#### WRITTEN EXERCISE:
Lay out the records below as a two-column CSV with the headers record_text and record_answer, one row per record. Put each record's text and its answer in one quoted field apiece, turn line breaks into spaces, and leave the pictures out.
__________
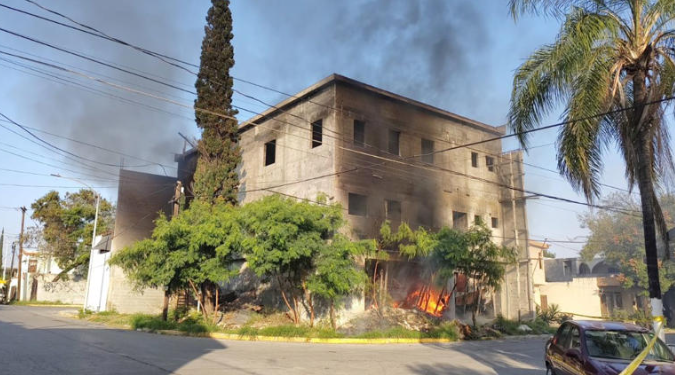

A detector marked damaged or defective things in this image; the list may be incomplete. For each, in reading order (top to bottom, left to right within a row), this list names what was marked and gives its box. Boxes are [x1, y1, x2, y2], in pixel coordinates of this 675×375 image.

broken window [420, 139, 436, 164]
burned facade [178, 74, 532, 320]
broken window [348, 194, 370, 217]
broken window [386, 200, 402, 223]
broken window [452, 213, 468, 231]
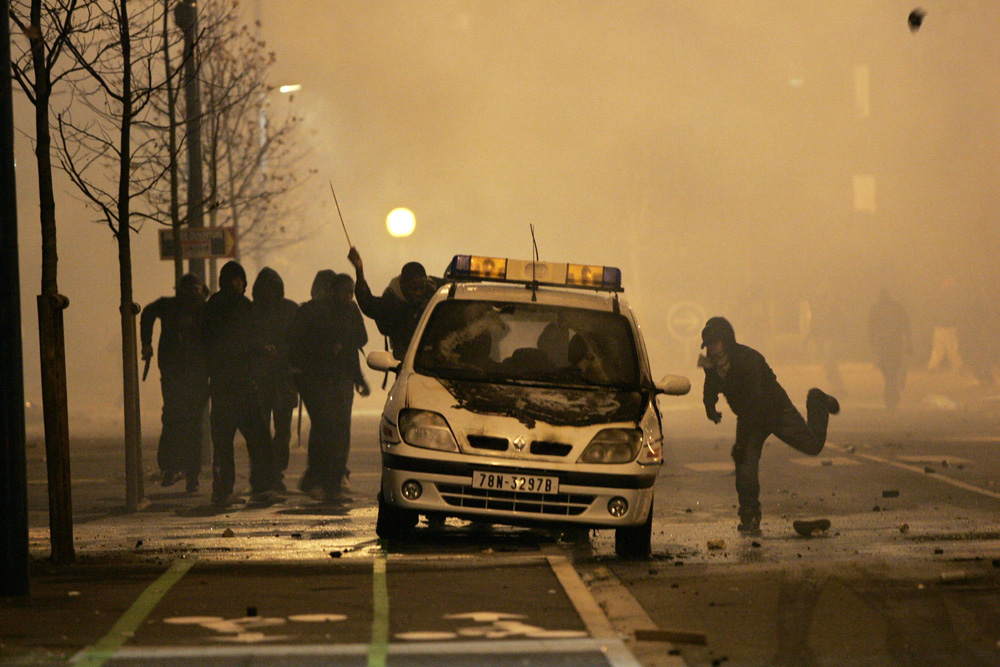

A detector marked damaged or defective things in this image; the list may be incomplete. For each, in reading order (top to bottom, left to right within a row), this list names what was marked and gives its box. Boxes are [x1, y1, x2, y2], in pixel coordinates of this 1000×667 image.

damaged windshield [414, 302, 640, 388]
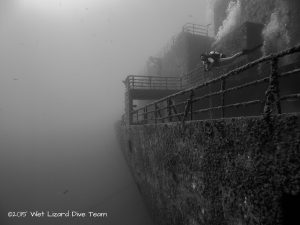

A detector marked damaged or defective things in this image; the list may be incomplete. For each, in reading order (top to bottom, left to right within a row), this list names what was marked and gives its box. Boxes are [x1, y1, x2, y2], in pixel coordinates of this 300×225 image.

corroded metal railing [127, 44, 300, 125]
__________
#### RESULT OF THE TASK:
record_text,record_answer
"A detector marked damaged or defective things in this image; the list may be incomplete. For each, in reading order (top to bottom, left to right within a row), this list names what was marked and gives its box. Boxes are [x1, y1, x2, y2], in pixel coordinates of this 675×375 image.","broken window [420, 139, 436, 164] burned facade [178, 74, 532, 320] broken window [348, 194, 370, 217] broken window [386, 200, 402, 223] broken window [452, 213, 468, 231]"
"A detector marked damaged or defective things in this image; the list may be incomplete. For each, in reading order (top to bottom, left to right within a row), this list names what was marked and gives its box. Boxes are [x1, y1, x2, y2], in pixel coordinates of this 1000×667 image.","damaged windshield [414, 302, 640, 388]"
"A detector marked damaged or defective things in this image; the list may be incomplete. For each, in reading order (top to bottom, left to right within a row), this list names what was marked and gives its box. Boxes are [x1, y1, x2, y2], in pixel coordinates of this 300×225 image.","corroded metal railing [127, 44, 300, 125]"